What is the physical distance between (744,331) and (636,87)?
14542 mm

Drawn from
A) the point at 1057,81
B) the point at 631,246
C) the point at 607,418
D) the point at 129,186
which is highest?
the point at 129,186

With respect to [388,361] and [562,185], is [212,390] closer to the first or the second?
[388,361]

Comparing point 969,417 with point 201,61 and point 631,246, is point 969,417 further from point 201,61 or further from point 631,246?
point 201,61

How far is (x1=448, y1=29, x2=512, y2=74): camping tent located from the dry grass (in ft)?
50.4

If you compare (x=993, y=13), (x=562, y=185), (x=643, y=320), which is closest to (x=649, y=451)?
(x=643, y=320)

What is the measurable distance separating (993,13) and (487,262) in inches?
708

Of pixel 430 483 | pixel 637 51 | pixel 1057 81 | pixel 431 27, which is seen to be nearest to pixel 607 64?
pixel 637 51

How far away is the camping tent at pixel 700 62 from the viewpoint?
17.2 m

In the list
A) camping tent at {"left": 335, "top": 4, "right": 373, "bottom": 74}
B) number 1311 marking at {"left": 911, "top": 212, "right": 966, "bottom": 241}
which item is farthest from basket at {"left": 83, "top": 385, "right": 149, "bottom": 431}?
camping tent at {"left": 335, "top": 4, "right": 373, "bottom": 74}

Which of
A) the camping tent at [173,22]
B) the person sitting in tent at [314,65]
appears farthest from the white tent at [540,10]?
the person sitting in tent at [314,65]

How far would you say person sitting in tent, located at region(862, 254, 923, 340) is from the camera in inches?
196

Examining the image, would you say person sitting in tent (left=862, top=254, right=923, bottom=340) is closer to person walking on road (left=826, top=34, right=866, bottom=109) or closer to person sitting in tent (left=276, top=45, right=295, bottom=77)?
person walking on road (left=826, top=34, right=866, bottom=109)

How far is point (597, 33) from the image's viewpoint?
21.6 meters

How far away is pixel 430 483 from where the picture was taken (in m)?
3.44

**Given request:** Put every non-blank line, starting at the line that contains "Examining the image, would" and ending at the last line of the records, into a Markdown table with columns Row and Text.

**Written reply:**
| Row | Text |
|---|---|
| 1 | Examining the image, would you say person sitting in tent (left=862, top=254, right=923, bottom=340) is closer to person walking on road (left=826, top=34, right=866, bottom=109) or closer to person sitting in tent (left=276, top=45, right=295, bottom=77)? |
| 2 | person walking on road (left=826, top=34, right=866, bottom=109) |
| 3 | How far is point (597, 33) from the image's viewpoint? |
| 4 | 21.6 meters |
| 5 | How far away is pixel 430 483 from where the picture was taken (in m)? |
| 6 | 3.44 |